REQUEST = Leave out the pictures and copy everything else below exactly.

start TASK MATERIAL

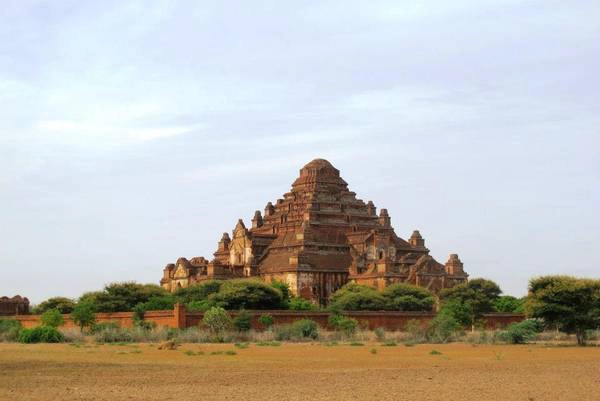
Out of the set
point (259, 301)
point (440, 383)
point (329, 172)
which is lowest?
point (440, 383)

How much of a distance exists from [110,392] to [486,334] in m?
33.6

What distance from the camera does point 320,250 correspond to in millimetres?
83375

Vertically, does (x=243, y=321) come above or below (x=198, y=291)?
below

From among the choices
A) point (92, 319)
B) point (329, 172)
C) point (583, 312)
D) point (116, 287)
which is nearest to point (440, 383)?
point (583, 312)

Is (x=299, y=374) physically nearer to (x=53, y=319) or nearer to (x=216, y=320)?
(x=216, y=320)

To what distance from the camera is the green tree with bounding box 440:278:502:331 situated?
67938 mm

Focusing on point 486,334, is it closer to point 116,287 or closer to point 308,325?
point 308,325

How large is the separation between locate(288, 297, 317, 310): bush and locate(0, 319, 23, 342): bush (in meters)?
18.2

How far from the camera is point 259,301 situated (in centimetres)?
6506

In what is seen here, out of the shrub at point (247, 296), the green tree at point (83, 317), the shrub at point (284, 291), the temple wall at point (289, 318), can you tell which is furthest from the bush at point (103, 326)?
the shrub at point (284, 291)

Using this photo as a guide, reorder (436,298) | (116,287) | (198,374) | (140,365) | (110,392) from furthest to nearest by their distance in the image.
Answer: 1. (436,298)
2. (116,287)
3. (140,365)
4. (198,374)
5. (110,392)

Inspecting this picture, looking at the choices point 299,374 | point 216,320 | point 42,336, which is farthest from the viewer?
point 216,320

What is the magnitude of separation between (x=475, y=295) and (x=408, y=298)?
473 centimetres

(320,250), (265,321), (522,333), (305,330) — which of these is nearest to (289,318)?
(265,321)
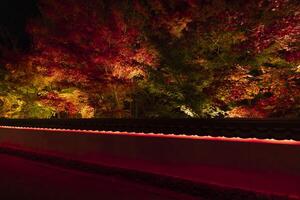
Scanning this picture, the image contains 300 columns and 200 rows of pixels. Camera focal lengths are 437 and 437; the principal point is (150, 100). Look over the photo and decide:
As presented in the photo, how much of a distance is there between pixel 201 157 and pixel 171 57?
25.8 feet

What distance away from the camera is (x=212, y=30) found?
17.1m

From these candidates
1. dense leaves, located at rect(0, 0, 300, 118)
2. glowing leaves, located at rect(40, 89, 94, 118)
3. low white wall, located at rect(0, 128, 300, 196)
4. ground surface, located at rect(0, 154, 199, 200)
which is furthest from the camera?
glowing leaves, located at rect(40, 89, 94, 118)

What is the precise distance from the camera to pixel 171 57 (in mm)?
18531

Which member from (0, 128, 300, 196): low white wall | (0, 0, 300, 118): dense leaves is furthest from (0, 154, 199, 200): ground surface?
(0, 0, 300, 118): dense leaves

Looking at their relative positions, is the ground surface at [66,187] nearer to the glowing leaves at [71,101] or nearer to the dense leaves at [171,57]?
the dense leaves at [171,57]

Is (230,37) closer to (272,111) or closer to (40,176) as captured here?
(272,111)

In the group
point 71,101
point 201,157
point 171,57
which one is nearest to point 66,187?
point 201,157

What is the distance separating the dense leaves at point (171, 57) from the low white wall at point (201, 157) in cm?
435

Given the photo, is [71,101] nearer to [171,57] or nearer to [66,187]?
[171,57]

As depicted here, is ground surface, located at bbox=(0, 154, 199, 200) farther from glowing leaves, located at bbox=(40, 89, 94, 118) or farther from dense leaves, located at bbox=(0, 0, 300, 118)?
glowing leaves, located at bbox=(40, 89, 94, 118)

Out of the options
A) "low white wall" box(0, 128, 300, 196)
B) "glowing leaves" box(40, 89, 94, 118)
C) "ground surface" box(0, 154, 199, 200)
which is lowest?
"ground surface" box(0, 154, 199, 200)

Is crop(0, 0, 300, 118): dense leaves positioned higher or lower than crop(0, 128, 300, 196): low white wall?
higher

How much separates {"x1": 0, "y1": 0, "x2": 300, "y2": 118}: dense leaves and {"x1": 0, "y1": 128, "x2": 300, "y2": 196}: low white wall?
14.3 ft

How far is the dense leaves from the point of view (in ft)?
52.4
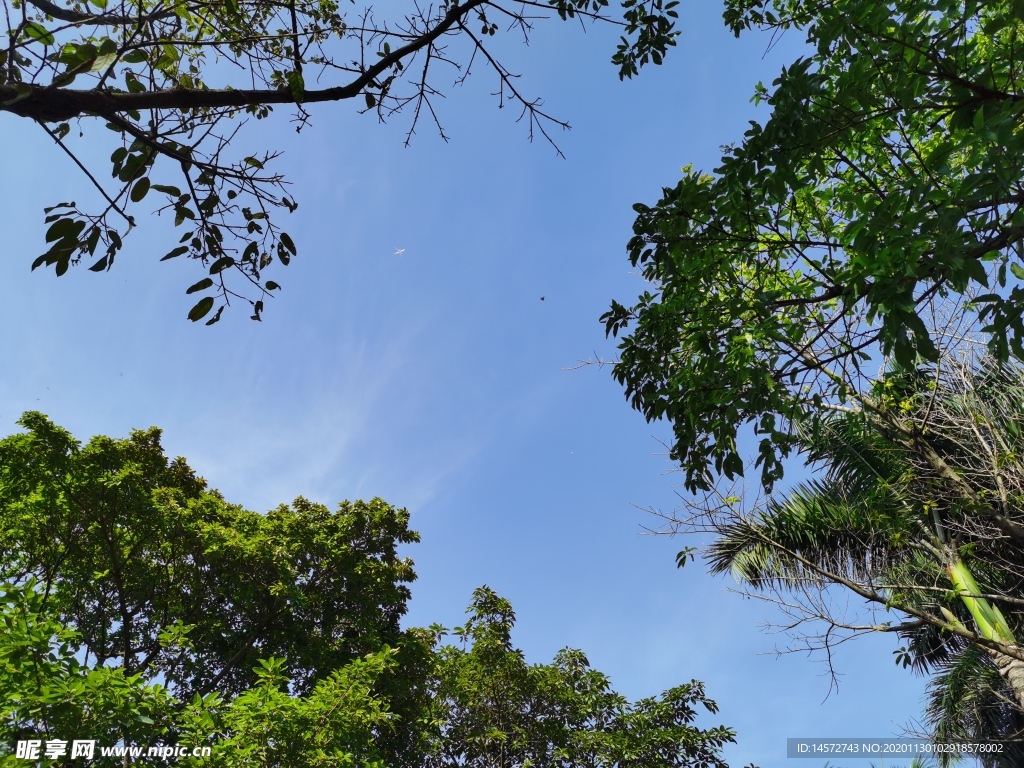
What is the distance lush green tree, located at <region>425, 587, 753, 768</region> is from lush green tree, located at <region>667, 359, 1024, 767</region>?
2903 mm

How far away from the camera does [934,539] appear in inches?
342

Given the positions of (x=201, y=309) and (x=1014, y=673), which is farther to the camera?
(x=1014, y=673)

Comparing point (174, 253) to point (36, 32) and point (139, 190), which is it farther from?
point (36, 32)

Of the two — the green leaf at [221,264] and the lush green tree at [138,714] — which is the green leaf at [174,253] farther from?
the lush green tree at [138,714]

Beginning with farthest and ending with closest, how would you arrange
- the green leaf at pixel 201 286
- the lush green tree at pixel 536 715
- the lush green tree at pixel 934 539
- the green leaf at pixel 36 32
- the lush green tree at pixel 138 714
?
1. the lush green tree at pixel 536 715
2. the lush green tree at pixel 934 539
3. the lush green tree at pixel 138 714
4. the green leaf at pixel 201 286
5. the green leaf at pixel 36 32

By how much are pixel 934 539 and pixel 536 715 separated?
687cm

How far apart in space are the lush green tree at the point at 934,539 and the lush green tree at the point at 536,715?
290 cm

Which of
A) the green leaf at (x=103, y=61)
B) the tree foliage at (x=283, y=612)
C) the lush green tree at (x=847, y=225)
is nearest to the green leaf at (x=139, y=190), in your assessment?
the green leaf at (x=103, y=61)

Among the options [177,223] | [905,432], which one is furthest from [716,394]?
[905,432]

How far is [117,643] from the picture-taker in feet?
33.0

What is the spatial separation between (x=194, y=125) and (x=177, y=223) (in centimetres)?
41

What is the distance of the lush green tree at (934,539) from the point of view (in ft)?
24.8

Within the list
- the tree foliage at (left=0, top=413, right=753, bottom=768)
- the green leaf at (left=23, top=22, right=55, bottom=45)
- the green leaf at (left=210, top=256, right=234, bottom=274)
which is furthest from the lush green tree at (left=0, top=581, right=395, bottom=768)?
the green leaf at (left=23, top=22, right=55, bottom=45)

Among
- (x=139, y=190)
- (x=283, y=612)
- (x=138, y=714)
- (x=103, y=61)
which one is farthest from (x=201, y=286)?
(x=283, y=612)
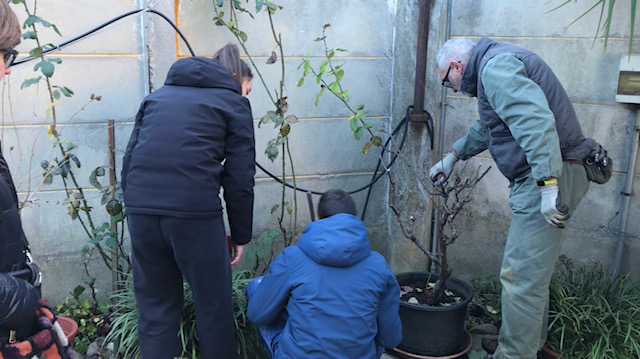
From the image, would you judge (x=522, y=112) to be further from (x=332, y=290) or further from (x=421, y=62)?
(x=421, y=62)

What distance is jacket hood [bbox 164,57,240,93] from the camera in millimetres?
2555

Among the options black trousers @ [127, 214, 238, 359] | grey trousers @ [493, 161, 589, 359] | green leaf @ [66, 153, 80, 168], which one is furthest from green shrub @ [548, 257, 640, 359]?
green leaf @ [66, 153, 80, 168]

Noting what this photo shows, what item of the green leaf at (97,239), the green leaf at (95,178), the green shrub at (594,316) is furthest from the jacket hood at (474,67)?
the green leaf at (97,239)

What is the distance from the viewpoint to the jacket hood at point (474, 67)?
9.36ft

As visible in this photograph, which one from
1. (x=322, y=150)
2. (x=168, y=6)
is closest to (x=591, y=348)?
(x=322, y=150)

end TASK MATERIAL

THE RESULT =
Out of the set
point (259, 301)
point (440, 383)
point (329, 172)
which is lowest?
point (440, 383)

How much of a distance exists from [110,392] to [486,334] in m?
33.6

What distance from the camera does point 320,250 correspond to in millimetres?
83375

Vertically, does (x=243, y=321) come above or below (x=198, y=291)?
below

From among the choices
A) point (92, 319)
B) point (329, 172)
C) point (583, 312)
D) point (116, 287)
which is nearest to point (440, 383)?
point (583, 312)

Is (x=299, y=374) physically nearer to (x=53, y=319) or nearer to (x=216, y=320)?
(x=216, y=320)

To what distance from the camera is the green tree with bounding box 440:278:502:331 situated?
67938 mm

Focusing on point 486,334, is it closer to point 116,287 or closer to point 308,325?
point 308,325

How large is the separation between locate(288, 297, 317, 310): bush and locate(0, 319, 23, 342): bush (in meters)?
18.2

How far from the camera is point 259,301 situated (in centimetres)?
6506

In what is seen here, out of the shrub at point (247, 296), the green tree at point (83, 317), the shrub at point (284, 291), the temple wall at point (289, 318), can you tell which is furthest from the bush at point (103, 326)?
the shrub at point (284, 291)

Using this photo as a guide, reorder (436,298) | (116,287) | (198,374) | (140,365) | (110,392) from furthest to nearest by their distance in the image.
Answer: 1. (436,298)
2. (116,287)
3. (140,365)
4. (198,374)
5. (110,392)

Inspecting this picture, looking at the choices point 299,374 | point 216,320 | point 42,336, which is farthest from the viewer?
point 216,320

What is the magnitude of separation between (x=475, y=295) and (x=408, y=298)?
473 centimetres

(320,250), (265,321), (522,333), (305,330) — which of these is nearest to (289,318)?
(265,321)
Scanning this picture, the image contains 300 columns and 200 rows of pixels. Camera focal lengths are 437 and 437; the principal point is (150, 100). Look over the photo and decide:
As presented in the photo, how much of a distance is there between pixel 201 157 and pixel 171 57?
25.8 feet

What distance away from the camera is (x=212, y=30) found?
17.1m

From these candidates
1. dense leaves, located at rect(0, 0, 300, 118)
2. glowing leaves, located at rect(40, 89, 94, 118)
3. low white wall, located at rect(0, 128, 300, 196)
4. ground surface, located at rect(0, 154, 199, 200)
which is furthest from the camera?
glowing leaves, located at rect(40, 89, 94, 118)

What is the precise distance from the camera to pixel 171 57 (in mm)?
18531

Which member from (0, 128, 300, 196): low white wall | (0, 0, 300, 118): dense leaves is furthest from (0, 154, 199, 200): ground surface?
(0, 0, 300, 118): dense leaves

Looking at their relative positions, is the ground surface at [66,187] nearer to the glowing leaves at [71,101] or nearer to the dense leaves at [171,57]?
the dense leaves at [171,57]

Is (230,37) closer to (272,111) or closer to (40,176) as captured here?
(272,111)

In the group
point 71,101
point 201,157
point 171,57
which one is nearest to point 66,187?
point 201,157

What is the distance separating the dense leaves at point (171, 57) from the low white wall at point (201, 157) in cm?
435

Given the photo, is [71,101] nearer to [171,57] or nearer to [66,187]?
[171,57]

As depicted here, is ground surface, located at bbox=(0, 154, 199, 200) farther from glowing leaves, located at bbox=(40, 89, 94, 118) or farther from dense leaves, located at bbox=(0, 0, 300, 118)?
glowing leaves, located at bbox=(40, 89, 94, 118)

Out of the options
A) "low white wall" box(0, 128, 300, 196)
B) "glowing leaves" box(40, 89, 94, 118)
C) "ground surface" box(0, 154, 199, 200)
which is lowest?
"ground surface" box(0, 154, 199, 200)

Is crop(0, 0, 300, 118): dense leaves positioned higher or lower than crop(0, 128, 300, 196): low white wall?
higher

How much separates {"x1": 0, "y1": 0, "x2": 300, "y2": 118}: dense leaves and {"x1": 0, "y1": 128, "x2": 300, "y2": 196}: low white wall?
14.3 ft

How far is the dense leaves from the point of view (in ft)?
52.4
What is the distance lush green tree, located at <region>425, 587, 753, 768</region> is from lush green tree, located at <region>667, 359, 1024, 767</region>?
2903 mm

How far away from the camera does [934,539] appear in inches?
342

Given the positions of (x=201, y=309) and (x=1014, y=673), which is farther to the camera?
(x=1014, y=673)

Comparing point (174, 253) to point (36, 32) and point (139, 190), which is it farther from?
point (36, 32)

Of the two — the green leaf at [221,264] and the lush green tree at [138,714] — which is the green leaf at [174,253] farther from?
the lush green tree at [138,714]

Beginning with farthest and ending with closest, how would you arrange
- the green leaf at pixel 201 286
- the lush green tree at pixel 536 715
- the lush green tree at pixel 934 539
- the green leaf at pixel 36 32
- the lush green tree at pixel 138 714
?
1. the lush green tree at pixel 536 715
2. the lush green tree at pixel 934 539
3. the lush green tree at pixel 138 714
4. the green leaf at pixel 201 286
5. the green leaf at pixel 36 32

By how much are pixel 934 539 and pixel 536 715 separated?
687cm

How far apart in space are the lush green tree at the point at 934,539 and the lush green tree at the point at 536,715?
290 cm

Which of
A) the green leaf at (x=103, y=61)
B) the tree foliage at (x=283, y=612)
C) the lush green tree at (x=847, y=225)
is nearest to the green leaf at (x=139, y=190), in your assessment?
the green leaf at (x=103, y=61)

Among the options [177,223] | [905,432], which one is furthest from [716,394]?
[905,432]

How far is [117,643] from the picture-taker in feet?
33.0

What is the spatial separation between (x=194, y=125) and (x=177, y=223) (in centimetres)?
41

What is the distance of the lush green tree at (934,539) from the point of view (in ft)?
24.8

Within the list
- the tree foliage at (left=0, top=413, right=753, bottom=768)
- the green leaf at (left=23, top=22, right=55, bottom=45)
- the green leaf at (left=210, top=256, right=234, bottom=274)
which is furthest from the lush green tree at (left=0, top=581, right=395, bottom=768)?
the green leaf at (left=23, top=22, right=55, bottom=45)

Among
- (x=139, y=190)
- (x=283, y=612)
- (x=138, y=714)
- (x=103, y=61)
which one is farthest from (x=201, y=286)?
(x=283, y=612)
From the image, would you judge (x=522, y=112) to be further from (x=332, y=290) or further from (x=421, y=62)?
(x=421, y=62)

What distance is jacket hood [bbox 164,57,240,93] from the camera in millimetres?
2555

Among the options black trousers @ [127, 214, 238, 359] | grey trousers @ [493, 161, 589, 359] | green leaf @ [66, 153, 80, 168], which one is furthest from green shrub @ [548, 257, 640, 359]?
green leaf @ [66, 153, 80, 168]

Noting what this photo shows, what item of the green leaf at (97,239), the green leaf at (95,178), the green shrub at (594,316) is furthest from the jacket hood at (474,67)?
the green leaf at (97,239)

What is the distance from the viewpoint to the jacket hood at point (474, 67)?
9.36ft

As visible in this photograph, which one from
1. (x=322, y=150)
2. (x=168, y=6)
is closest to (x=591, y=348)?
(x=322, y=150)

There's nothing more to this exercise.